Comme on peut le constater, il faut parler au passé de la carrière de ces trois hommes politiques. C’est que les règles qui encadrent l’exercice d’une profession dans l’industrie des services financiers sont strictes. En valeurs mobilières, par exemple, le représentant est tenu d’exercer cette activité à temps plein. En assurance de personnes, le Règlement sur l’exercice des activités des représentants stipule que ceux-ci doivent «se consacrer principalement» à leur travail. En outre, l’article 23 du Code de déontologie de la Chambre de la sécurité financière précise que le représentant «doit faire preuve de disponibilité et de diligence à l’égard de son client ou de tout client éventuel».

«Il est évident qu’un élu ne peut pas être député à temps plein et prétendre exercer ses activités de représentant à temps plein», note Luc Labelle. Celui qui s’aventurerait dans ce double emploi et qui serait l’objet d’une plainte pour manque de disponibilité pourrait être sanctionné par la Chambre de la sécurité financière. «Le représentant doit toujours faire primer les intérêts de son client sur les siens et savoir qu’il est soumis en tout temps à son code de déontologie», dit Luc Labelle.

Le nouveau député doit donc laisser temporairement ou définitivement l’industrie des services financiers. Qu’adviendra-t-il de sa clientèle ? Ici aussi, la réglementation demeure muette. «Nous prendrons son bloc d’affaires et nous le partagerons entre les représentants du cabinet», dit Daniel Bissonnette. «Ses clients seront pris en charge par le centre financier ou la caisse avec laquelle ils ont fait affaire.
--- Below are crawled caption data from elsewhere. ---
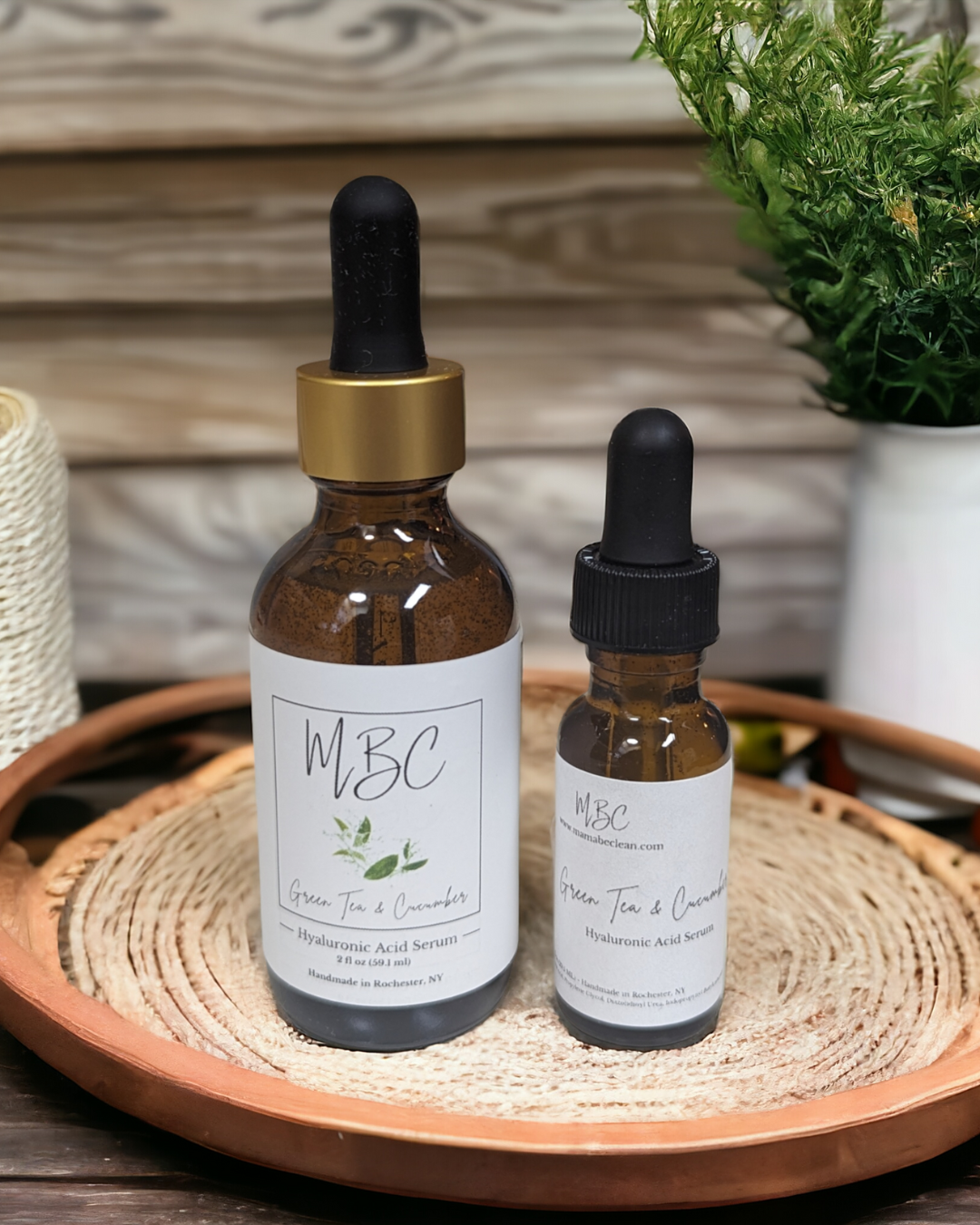 Hydrating Serum – Green Tea & Cucumber + Hyaluronic Acid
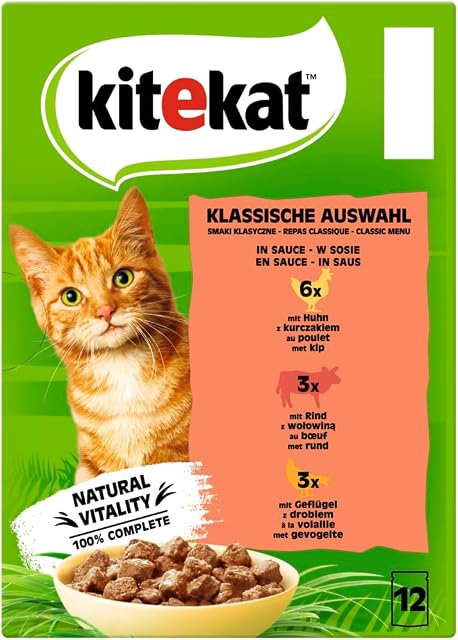 Foto 4 de 4 de KITEKAT Bolsa para porciones Multipack Clásica Selección en Salsa 12 x 85 g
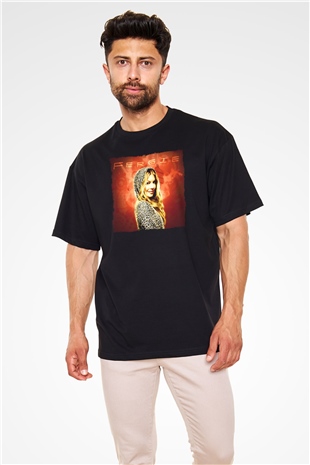 Fergie Siyah Oversize Tişört Oversize T-shirt - TişörtFabrikası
Leur dossier sera confié à un autre représentant», explique Claude Beauchamp. Nous avons demandé à Hubert Benoit comment il a procédé. Mais, stratégie électorale oblige, il a refusé de nous accorder une entrevue. De son côté, Guy Rainville avait déjà quitté l’industrie des services financiers quand il a commencé à militer pour le Parti Vert du Québec.

On peut être député sans pour autant dire adieu à sa rémunération. Ainsi, les conseillers en sécurité financière peuvent continuer de recevoir leurs commissions de renouvellement, «car il n’est pas nécessaire d’avoir de permis d’exercice pour y avoir droit», dit Gino Savard. En choisissant de servir la population, ils ne renoncent pas à tout, heureusement.